POLİTİKA - 13 Haziran 2018 Çarşamba 14:33

Bakan Eroğlu, Acil Durum Yönetim Merkezi’nin tanıtımını yaptı

A
A
A
Bakan Eroğlu, Acil Durum Yönetim Merkezi’nin tanıtımını yaptı

Orman ve Su İşleri Bakanı Veysel Eroğlu, Bakanlık tarafından inşa edilen Acil Durum Yönetim Merkezi’nin tanıtımını yaptı.

Orman ve Su İşleri Bakanı Veysel Eroğlu, Bakanlık tarafından inşa edilen Acil Durum Yönetim Merkezi’nin tanıtımını yaptı. Acil Durum Yönetim Merkezi’nin dünyanın sayılı merkezlerinden biri olduğunu vurgulayan Eroğlu, "Türkiye, adeta avucumuzun içinde. Biz her şeyi takip ediyoruz. Buradaki bilgilerle bizim Türkiye’deki her şeyi, her şantiyeyi, her hava durumunu gözetlememiz mümkün" dedi.
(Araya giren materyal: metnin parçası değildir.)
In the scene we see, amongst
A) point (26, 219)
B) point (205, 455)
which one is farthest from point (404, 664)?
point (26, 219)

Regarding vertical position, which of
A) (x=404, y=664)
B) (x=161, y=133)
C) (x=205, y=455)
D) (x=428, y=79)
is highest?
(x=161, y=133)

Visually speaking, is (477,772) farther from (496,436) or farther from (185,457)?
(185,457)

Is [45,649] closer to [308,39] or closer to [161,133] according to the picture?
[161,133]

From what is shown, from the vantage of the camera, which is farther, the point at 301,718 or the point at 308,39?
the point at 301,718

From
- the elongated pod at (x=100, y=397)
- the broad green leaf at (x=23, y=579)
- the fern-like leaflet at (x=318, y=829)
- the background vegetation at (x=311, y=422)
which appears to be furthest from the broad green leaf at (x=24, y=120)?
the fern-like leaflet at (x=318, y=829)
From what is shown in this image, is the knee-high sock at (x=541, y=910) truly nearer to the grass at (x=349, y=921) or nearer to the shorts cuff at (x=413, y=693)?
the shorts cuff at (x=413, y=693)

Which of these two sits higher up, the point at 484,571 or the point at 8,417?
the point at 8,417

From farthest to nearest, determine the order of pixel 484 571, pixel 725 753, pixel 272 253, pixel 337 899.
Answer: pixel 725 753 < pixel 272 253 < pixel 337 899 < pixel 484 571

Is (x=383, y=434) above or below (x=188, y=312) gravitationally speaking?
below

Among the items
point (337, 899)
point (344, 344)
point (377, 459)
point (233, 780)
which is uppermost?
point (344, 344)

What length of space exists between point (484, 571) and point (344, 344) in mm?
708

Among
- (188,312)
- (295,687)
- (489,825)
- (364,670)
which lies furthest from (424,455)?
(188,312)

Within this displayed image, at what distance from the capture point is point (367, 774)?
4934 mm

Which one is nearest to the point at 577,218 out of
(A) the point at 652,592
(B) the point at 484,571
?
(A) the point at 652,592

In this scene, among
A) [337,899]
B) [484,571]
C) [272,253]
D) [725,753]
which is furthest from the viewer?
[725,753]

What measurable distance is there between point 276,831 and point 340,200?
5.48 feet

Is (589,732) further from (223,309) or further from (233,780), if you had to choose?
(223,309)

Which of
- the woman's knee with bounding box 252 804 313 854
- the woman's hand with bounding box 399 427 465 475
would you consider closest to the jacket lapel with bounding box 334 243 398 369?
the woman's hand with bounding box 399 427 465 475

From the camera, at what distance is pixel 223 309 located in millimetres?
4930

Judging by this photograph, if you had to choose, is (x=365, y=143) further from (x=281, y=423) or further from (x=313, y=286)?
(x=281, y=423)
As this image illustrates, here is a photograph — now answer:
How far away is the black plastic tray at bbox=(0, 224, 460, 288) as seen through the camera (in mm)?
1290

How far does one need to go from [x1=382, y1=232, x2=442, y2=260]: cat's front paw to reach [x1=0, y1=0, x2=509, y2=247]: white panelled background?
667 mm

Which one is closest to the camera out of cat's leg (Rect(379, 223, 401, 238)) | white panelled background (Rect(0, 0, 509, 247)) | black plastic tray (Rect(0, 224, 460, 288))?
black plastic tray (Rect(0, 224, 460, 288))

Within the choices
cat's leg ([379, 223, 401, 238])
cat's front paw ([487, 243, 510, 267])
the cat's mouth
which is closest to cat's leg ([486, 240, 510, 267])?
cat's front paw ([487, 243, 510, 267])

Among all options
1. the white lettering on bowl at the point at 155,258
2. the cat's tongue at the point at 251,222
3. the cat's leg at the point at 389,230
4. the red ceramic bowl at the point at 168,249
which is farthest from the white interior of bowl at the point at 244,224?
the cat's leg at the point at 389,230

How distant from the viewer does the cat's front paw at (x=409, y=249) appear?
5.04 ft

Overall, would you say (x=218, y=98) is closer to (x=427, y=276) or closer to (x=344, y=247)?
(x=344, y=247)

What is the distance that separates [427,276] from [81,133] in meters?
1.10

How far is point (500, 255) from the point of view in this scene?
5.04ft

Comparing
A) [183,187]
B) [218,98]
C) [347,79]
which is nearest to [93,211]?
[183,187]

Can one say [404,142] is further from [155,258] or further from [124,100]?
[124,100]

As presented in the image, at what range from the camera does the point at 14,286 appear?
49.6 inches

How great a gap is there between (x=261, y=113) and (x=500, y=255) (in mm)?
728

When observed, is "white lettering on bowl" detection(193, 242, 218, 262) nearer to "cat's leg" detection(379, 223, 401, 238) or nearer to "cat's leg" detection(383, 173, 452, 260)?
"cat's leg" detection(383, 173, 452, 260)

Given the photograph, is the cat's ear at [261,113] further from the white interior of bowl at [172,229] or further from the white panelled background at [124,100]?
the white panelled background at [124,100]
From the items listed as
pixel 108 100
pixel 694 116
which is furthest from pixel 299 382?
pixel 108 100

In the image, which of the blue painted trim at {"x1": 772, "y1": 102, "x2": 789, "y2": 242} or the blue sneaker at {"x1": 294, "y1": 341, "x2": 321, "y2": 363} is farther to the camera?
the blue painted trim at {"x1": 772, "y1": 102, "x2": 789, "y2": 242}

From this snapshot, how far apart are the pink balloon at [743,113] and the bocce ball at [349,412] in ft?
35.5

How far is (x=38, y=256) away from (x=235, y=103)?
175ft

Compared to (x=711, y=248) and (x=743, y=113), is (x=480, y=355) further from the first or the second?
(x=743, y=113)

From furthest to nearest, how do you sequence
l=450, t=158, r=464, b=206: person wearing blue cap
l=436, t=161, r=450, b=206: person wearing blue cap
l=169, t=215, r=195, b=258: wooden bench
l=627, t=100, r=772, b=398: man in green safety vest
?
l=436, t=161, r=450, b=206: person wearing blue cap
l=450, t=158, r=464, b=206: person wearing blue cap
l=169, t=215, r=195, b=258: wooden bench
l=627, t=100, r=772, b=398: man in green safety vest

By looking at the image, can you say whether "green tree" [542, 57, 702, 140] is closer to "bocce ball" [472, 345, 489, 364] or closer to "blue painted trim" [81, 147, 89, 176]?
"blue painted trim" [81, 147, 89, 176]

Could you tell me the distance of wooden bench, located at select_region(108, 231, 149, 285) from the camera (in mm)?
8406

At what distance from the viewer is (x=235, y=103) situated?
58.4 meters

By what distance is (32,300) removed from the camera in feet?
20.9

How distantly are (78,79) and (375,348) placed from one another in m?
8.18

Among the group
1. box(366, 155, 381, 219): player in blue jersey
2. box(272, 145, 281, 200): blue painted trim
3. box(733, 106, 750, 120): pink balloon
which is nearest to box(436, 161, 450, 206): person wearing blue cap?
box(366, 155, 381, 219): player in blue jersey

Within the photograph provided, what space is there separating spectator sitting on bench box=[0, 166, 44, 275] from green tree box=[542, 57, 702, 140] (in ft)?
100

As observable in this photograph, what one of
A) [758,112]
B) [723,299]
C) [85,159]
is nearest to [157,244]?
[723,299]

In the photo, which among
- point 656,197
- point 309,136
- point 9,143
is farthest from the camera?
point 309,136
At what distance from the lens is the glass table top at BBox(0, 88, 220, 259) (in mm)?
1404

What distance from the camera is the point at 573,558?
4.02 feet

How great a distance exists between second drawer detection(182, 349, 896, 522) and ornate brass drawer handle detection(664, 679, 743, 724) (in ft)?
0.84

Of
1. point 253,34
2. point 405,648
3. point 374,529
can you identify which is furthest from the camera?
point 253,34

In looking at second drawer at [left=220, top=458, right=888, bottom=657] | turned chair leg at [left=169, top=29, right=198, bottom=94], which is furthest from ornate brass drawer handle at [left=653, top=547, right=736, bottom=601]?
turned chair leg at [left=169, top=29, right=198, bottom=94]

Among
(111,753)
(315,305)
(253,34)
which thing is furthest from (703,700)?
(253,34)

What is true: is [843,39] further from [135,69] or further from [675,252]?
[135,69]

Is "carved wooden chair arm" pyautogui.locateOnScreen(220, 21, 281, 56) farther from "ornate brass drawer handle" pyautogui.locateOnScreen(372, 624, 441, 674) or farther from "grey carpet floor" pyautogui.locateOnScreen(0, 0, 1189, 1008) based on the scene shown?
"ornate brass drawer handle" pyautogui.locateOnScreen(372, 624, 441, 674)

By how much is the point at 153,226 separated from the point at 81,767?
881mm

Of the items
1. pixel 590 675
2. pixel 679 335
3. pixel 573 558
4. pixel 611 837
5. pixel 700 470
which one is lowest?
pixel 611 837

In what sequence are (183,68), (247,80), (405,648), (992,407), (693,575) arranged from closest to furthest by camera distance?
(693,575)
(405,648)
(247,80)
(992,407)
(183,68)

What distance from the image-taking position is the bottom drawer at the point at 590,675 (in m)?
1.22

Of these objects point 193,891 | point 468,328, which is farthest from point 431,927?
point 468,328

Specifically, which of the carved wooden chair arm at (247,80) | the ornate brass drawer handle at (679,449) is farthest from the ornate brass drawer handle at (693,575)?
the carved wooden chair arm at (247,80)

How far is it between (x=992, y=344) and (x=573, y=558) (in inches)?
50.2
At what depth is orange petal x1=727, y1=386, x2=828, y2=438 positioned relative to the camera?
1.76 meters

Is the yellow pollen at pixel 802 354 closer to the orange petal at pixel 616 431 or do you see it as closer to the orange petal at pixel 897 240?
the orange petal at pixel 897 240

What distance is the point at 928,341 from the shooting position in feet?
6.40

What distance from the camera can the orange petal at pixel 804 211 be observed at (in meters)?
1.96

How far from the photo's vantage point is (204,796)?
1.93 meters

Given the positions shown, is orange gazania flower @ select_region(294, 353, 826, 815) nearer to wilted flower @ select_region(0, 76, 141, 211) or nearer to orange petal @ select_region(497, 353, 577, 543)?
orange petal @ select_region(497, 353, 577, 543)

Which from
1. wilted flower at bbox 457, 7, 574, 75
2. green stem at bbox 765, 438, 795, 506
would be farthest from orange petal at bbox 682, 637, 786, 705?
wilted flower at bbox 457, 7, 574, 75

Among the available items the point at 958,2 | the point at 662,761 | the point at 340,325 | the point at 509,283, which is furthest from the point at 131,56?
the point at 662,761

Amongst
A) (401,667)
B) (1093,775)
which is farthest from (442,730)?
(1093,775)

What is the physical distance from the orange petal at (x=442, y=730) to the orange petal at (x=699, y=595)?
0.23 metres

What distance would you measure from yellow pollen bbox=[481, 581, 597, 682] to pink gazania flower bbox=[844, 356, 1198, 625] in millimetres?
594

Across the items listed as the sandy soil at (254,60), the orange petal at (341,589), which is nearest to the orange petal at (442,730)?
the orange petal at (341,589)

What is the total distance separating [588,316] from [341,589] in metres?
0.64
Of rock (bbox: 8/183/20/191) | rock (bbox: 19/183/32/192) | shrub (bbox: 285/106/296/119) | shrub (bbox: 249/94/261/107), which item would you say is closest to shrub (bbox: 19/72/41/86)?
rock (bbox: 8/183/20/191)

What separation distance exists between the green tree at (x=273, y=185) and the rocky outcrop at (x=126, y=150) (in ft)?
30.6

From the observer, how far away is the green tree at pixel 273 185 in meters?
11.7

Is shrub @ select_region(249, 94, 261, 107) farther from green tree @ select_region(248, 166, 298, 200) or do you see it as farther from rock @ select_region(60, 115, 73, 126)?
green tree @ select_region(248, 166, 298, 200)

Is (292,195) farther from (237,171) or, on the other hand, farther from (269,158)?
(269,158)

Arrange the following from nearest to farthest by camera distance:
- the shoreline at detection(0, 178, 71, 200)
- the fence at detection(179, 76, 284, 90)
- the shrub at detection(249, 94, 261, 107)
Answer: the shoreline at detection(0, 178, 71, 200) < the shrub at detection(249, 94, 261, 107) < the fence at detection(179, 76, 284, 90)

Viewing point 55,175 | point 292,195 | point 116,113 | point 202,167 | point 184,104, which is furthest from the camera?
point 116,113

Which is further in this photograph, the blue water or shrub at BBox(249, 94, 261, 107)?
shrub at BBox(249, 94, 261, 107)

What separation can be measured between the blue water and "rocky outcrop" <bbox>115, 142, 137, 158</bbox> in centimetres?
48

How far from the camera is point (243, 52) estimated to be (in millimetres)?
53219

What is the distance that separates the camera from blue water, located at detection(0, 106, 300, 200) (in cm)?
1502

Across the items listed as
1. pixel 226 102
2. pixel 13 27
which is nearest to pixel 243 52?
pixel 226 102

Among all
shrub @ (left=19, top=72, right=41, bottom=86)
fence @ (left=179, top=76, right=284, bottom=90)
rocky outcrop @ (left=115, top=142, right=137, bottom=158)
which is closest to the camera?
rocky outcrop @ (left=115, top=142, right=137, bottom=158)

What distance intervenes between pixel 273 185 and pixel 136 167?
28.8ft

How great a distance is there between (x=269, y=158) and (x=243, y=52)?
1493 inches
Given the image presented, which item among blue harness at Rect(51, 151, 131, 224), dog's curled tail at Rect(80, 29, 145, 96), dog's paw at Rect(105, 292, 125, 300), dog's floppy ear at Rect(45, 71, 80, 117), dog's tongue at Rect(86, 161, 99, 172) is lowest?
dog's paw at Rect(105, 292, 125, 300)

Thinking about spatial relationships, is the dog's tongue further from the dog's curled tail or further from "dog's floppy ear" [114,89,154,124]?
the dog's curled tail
Bakan Eroğlu, Orman ve Su İşleri Bakanlığı tarafından inşa edilen ve ileri teknoloji sistemi ile donatılan Acil Durum Yönetim Merkezi’nin tanıtımını yaptı. Kamu kaynaklarının etkin ve verimli bir şekilde kullanılması maksadıyla hizmete alınacak olan merkezde meteorolojik tahminler ve ikazlar, taşkın takip sistemi ve orman yangınları ile alakalı hususlar yakından izlenecek. Ayrıca ülke genelinde su kalitesi izlemesi yapılarak, barajlardaki doluluk oranları tek noktadan takip edilecek.



"Türkiye’yi tek merkezden takip ediyoruz"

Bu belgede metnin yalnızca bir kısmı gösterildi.